DESSERT BISCUITS.
Rub one pound of butter, one pound of sugar, and five eggs to a cream; add one tea-cupful of milk, a few drops of essence of lemon; knead to a stiff dough; cut in rings, and leaves, and heart; when done, ornament with icing sugar in the usual way.
LOAF CAKE.
Take the size of a walnut of German yeast dissolved in a pint of warm milk, and a pinch of salt; stir as much flour in as will make a thick sponge. Set it to raise till it gets light and throws up little bubbles; then take two pounds of flour and make a hole in the centre, and pour in the sponge.
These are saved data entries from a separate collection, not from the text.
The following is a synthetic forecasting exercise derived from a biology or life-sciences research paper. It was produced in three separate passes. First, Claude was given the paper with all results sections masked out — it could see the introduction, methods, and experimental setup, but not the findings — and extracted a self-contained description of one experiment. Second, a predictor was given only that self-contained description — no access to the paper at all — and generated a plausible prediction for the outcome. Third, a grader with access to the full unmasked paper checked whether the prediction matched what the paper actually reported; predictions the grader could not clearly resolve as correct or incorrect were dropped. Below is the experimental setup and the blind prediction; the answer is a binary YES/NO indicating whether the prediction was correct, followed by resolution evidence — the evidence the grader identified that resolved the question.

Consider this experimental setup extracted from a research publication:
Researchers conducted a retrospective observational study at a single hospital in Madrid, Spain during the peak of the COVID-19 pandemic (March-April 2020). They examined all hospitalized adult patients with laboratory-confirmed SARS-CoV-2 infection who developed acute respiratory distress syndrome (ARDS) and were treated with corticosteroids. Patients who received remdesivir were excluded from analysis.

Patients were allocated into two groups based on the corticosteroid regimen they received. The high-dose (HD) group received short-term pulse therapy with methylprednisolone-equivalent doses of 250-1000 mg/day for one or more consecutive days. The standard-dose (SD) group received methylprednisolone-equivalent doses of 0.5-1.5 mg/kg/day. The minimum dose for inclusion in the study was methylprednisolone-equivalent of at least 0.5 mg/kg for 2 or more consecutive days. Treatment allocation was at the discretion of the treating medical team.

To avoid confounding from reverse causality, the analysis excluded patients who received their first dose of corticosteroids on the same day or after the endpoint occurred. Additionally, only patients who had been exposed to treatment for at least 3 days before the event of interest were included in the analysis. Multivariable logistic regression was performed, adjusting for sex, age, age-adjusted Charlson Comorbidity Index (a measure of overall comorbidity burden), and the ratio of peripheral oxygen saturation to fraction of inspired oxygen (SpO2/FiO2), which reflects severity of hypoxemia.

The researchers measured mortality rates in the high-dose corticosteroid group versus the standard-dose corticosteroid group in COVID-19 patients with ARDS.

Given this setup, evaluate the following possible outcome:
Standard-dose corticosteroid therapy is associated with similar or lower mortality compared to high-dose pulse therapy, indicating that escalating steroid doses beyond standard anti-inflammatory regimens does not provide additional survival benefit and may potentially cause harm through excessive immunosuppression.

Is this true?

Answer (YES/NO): YES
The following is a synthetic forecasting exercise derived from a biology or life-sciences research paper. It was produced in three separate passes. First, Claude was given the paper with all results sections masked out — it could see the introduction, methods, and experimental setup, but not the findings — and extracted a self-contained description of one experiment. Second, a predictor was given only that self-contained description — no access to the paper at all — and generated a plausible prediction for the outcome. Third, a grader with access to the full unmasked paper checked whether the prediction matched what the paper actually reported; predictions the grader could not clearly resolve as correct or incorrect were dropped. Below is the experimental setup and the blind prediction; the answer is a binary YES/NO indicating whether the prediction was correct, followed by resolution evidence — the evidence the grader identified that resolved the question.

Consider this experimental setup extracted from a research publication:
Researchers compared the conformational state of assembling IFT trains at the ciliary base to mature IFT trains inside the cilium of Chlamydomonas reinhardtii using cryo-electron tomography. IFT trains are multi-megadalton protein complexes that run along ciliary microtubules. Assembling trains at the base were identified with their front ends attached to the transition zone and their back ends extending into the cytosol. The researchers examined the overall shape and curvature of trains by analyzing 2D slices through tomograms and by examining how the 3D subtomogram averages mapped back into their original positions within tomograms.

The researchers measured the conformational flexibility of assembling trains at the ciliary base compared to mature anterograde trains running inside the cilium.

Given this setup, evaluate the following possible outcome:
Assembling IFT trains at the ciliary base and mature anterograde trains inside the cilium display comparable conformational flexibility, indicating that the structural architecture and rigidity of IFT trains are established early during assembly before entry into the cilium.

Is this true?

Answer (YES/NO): NO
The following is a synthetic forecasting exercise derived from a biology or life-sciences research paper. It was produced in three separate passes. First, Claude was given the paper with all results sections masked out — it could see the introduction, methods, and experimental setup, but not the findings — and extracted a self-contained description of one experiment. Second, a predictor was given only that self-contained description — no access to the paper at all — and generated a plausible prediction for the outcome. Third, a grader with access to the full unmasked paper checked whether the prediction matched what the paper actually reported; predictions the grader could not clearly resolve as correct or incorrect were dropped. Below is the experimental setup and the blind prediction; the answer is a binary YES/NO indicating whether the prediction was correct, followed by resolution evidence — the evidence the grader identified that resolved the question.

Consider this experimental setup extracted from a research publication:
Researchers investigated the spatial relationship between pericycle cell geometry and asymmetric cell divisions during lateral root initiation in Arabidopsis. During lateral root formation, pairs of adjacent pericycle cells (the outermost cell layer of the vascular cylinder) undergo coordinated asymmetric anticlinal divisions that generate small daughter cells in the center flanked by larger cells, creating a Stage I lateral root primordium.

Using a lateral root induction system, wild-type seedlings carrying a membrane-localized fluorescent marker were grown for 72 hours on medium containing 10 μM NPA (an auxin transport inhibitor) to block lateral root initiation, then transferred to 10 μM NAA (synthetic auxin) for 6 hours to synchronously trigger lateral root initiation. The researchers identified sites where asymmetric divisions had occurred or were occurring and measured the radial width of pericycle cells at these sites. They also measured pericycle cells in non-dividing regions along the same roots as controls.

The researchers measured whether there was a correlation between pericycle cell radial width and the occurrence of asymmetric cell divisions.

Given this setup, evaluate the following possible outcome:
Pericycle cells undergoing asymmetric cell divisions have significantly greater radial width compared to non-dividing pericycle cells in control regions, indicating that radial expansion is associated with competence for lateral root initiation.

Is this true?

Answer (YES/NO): YES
Add three-quarters of a pound of butter, half-a-pound of soft sugar, four eggs, two ounces of lemon-peel, three-quarters of a pound of currants, three-quarters of a pound of raisins, and knead this all together, and set to raise for another hour; then, when light, bake for one hour in a moderate oven.
DOUGH NUTS.
Take three ounces of butter, three ounces of soft sugar, rubbed to a cream, one egg, a drop of vanilla, and one cup of milk, a pound and a half of flour with three tea-spoonfuls of baking-powder. Knead into a stiff dough, cut with a round cutter, cut a hole in the centre with a smaller cutter, and fry in hot lard.